Extrait à lire:
- - - - -
Lorsque pour défendre un candidat, des citoyens bloquent les routes et incendient des institutions publiques, il n’y a pas moyen pour le bénéficiaire de s’opposer à cette pratique une fois élu. Une fois, deux fois, trois fois et c’est devenu la norme. Quand les barricades de pneus enflammés ne sont pas efficaces, des camions sont saisis et placés en travers de nos routes nationales notamment. Les pyromanes n’hésitent plus à se faire plaisir et ne font pas de différence entre le public et le privé.

La situation n’est pas différente pour ce qui se passe aujourd’hui avec Fantômes 509. Au départ, c’était une marche de policiers pour exiger de meilleures conditions de travail. Des agents de la police qui organisent des mouvements de protestation, c’était inédit et certains tiraient déjà la sonnette d’alarme avant même que le premier concert de cartouches n’ait eu lieu devant les locaux de la direction générale de l’institution a Pétion-Ville le 27 octobre 2019. Les protestataires étaient clairs, soit leurs revendications sont satisfaites  ou le plan B, voire le C seraient activés.
- - - - -
Éléments provenant d'une source de données:
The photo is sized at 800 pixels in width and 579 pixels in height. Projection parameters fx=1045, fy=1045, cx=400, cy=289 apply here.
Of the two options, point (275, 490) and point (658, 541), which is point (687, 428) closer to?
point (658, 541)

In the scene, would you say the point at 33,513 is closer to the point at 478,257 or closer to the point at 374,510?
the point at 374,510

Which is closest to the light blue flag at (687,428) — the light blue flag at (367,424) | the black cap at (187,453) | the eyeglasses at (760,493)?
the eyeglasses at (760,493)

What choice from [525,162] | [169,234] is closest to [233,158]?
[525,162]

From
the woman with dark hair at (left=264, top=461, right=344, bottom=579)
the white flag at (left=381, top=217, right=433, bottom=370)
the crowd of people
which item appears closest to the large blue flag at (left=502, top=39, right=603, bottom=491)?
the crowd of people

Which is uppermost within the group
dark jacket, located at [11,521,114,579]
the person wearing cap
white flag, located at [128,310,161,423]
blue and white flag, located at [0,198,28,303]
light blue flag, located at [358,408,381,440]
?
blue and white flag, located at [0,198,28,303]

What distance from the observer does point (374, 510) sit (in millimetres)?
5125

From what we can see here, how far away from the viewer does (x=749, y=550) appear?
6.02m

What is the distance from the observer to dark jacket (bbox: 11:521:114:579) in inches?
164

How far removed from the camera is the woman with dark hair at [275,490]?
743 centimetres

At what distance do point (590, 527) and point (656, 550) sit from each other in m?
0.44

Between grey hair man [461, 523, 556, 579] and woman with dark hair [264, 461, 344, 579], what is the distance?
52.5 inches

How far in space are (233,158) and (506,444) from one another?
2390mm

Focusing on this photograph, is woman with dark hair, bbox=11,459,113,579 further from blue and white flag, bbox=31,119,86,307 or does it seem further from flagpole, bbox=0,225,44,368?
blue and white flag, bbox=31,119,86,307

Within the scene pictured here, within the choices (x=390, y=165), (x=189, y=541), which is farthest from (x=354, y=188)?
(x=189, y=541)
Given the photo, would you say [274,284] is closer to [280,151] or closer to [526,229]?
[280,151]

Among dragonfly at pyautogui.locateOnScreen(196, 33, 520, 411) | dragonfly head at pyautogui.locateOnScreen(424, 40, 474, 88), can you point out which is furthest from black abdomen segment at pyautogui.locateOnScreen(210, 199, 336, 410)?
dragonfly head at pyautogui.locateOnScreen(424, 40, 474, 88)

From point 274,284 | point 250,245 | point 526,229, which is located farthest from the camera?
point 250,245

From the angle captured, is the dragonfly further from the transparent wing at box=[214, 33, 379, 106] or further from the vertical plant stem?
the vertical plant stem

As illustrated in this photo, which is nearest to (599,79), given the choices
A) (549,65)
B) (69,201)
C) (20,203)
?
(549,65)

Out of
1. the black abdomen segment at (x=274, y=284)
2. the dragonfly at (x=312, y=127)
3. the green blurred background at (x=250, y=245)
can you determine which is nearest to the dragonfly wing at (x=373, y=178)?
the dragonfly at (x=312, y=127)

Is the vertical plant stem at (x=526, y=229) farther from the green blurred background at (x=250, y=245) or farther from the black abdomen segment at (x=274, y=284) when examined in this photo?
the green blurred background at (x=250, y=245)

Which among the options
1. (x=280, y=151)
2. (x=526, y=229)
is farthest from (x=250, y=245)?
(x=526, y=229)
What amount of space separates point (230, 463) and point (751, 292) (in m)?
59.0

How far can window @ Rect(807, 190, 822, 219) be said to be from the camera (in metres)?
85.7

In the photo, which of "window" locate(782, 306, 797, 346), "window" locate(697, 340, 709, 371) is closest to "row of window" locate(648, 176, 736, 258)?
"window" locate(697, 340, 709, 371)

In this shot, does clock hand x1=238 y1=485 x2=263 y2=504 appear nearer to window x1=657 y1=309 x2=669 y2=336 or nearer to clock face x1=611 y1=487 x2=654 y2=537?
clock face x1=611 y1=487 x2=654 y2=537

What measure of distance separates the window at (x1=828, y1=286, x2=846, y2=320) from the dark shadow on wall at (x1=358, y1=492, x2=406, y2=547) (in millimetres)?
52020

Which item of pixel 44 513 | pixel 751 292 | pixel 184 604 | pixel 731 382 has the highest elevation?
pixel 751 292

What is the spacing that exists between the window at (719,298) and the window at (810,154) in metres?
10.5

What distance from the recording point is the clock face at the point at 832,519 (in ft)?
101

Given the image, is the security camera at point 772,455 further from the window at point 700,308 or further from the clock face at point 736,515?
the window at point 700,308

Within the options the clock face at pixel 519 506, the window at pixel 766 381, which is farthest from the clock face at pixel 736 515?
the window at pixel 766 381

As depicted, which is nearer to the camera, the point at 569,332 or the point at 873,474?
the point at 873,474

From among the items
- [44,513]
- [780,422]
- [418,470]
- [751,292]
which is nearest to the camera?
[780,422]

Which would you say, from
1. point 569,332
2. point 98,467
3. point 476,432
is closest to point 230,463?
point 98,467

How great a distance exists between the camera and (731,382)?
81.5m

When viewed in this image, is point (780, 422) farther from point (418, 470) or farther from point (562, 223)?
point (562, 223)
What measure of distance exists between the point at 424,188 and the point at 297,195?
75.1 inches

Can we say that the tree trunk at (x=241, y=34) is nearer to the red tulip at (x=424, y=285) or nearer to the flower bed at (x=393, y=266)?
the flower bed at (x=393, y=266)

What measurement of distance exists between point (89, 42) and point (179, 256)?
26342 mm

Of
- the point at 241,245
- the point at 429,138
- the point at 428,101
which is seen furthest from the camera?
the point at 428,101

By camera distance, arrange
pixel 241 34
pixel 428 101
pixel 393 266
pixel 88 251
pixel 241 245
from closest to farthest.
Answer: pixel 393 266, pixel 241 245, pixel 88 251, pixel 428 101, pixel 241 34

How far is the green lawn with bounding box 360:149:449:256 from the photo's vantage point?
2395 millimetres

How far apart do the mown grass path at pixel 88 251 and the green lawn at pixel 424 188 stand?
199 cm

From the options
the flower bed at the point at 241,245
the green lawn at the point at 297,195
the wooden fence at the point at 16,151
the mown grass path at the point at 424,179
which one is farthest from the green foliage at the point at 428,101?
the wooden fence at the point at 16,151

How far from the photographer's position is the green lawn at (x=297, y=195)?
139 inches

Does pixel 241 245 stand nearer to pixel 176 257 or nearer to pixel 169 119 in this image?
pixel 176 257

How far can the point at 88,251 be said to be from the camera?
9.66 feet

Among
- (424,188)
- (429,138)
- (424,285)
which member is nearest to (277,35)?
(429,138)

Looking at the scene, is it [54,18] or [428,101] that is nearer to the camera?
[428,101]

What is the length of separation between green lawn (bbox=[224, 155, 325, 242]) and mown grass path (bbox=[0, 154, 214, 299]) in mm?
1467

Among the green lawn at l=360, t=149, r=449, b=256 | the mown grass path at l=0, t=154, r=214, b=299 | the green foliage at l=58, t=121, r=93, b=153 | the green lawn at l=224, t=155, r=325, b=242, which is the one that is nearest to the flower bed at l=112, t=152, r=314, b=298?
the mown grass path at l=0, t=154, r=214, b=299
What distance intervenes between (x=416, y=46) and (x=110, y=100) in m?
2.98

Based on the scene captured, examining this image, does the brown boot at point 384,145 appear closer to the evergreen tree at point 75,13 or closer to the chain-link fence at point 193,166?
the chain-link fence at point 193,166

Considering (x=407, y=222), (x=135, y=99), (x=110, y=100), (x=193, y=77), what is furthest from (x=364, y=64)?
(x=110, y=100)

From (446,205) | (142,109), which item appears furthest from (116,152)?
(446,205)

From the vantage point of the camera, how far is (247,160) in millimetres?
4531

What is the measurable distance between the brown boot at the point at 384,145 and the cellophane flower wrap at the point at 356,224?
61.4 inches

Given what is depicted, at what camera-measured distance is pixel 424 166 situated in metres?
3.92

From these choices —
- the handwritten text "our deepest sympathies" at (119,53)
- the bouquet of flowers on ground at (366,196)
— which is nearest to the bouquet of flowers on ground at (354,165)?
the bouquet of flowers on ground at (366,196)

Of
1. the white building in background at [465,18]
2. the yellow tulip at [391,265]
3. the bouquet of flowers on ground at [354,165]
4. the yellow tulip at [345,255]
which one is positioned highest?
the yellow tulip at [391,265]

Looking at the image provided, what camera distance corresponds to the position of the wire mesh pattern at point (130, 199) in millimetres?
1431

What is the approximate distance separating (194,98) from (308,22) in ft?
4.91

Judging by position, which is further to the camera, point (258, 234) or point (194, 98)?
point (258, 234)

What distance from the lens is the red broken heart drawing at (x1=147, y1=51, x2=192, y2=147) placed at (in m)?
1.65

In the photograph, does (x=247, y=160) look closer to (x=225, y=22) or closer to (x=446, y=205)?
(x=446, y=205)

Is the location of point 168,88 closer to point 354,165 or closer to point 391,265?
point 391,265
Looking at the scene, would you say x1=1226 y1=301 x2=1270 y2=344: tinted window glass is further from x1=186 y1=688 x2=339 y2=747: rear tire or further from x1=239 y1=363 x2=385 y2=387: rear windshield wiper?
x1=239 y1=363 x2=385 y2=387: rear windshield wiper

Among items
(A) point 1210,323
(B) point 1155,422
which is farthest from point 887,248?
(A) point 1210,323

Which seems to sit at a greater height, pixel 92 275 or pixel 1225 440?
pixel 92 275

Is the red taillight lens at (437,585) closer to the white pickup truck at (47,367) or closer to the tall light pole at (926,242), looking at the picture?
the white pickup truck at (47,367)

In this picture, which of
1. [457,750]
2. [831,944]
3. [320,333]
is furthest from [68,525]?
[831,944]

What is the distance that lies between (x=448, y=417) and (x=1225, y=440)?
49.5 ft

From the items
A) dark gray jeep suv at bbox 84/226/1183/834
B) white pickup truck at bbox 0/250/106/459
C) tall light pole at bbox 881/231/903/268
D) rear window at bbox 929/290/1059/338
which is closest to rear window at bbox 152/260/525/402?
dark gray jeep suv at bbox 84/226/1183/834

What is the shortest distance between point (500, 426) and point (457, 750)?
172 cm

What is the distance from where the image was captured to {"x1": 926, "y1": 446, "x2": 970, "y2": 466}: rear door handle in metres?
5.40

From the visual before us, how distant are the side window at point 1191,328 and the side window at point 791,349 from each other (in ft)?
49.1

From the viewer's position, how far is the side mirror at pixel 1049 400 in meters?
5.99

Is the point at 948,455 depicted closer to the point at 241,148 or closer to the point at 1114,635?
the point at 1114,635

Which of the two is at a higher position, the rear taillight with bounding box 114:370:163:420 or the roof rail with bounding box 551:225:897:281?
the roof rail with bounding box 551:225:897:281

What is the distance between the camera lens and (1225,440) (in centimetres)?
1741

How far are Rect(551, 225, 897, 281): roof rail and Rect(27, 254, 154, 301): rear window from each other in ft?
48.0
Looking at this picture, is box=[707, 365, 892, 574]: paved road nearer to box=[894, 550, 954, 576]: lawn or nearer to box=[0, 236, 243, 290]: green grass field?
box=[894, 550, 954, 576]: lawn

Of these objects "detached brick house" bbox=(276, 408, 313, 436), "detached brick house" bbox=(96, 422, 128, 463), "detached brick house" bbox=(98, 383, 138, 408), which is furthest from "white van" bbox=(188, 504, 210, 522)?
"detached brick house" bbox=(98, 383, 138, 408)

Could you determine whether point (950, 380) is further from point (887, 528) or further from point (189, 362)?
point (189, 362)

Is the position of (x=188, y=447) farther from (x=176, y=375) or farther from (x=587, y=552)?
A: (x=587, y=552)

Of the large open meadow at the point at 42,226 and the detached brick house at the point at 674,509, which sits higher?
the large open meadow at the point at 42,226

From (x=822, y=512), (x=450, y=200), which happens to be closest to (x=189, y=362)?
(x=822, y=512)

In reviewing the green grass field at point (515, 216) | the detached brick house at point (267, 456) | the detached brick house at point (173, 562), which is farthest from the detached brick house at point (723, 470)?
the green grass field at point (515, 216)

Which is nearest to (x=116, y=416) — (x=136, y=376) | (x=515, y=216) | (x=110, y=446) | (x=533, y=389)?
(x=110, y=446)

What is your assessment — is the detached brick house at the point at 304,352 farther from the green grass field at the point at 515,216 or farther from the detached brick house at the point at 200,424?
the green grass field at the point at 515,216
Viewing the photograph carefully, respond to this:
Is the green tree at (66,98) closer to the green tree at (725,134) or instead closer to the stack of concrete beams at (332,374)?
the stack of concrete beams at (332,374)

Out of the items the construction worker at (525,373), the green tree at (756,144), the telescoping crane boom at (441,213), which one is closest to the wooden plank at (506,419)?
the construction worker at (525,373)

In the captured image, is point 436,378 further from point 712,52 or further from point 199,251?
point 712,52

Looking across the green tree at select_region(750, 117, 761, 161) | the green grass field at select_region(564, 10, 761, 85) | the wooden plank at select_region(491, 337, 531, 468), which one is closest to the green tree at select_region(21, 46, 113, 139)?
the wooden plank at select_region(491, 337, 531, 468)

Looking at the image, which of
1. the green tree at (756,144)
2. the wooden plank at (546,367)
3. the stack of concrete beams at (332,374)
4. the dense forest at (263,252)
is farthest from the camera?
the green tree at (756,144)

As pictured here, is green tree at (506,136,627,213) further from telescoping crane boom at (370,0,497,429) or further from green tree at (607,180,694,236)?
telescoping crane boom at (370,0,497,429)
- - - - -
Poursuivez l'extrait sur les blocages de routes et le mouvement Fantômes 509 à partir de sa dernière phrase. Les lignes ci-dessus forment un ensemble à part, sans lien avec l'extrait.

Quoiqu’interdit par les règlements internes de la police, les agents ont marché une fois, deux fois et trois fois. A cette phase on était déjà en plein débat sur la création d’un syndicat au sein de l’institution. Alors que les intellectuels analysaient l’opportunité d’une telle initiative, les medias se donnaient à cœur joie d’agiter le sujet, les fantômes avaient déjà quitté les cimetières pour contraindre le haut commandement de la PNH à reconnaitre l’existence du syndicat à grand renfort d’actes violents.

Fantome509 dispute son espace, se renforce, impose ses volontés sous les yeux de l’état, impuissant qui ne fait que répondre aux différentes demandent des hommes encagoulés qui incendient des véhicules, vandalisent des  ministères et terrorisent des citoyens. Qui peut oublier la fameuse recommandation du chef du CSPN en direct sur une station de radio pour libérer 5 policiers placés en isolement et pour lesquels les fantômes mettaient la ville à feu et à sang ?

Un pouvoir sans autorité négocie espérant parvenir à bout du problème. Mais c’est sans compter sur l’appétit gourmant des policiers qui, en position de force, exigent toujours plus ; et quand ils ne trouvent pas, ils prennent comme ils l’ont prouvé en libérant les policiers gardés à vue dans certains commissariats de la zone Métropolitaine de Port-au-Prince.

Aujourd’hui, la police est devenue un véritable fantôme, elle ne peut rien pour personne et dans ce grand désordre, les gens de mauvaises intentions en profitent. L’attaque perpétrée sur la délégation du Belize lundi le confirme.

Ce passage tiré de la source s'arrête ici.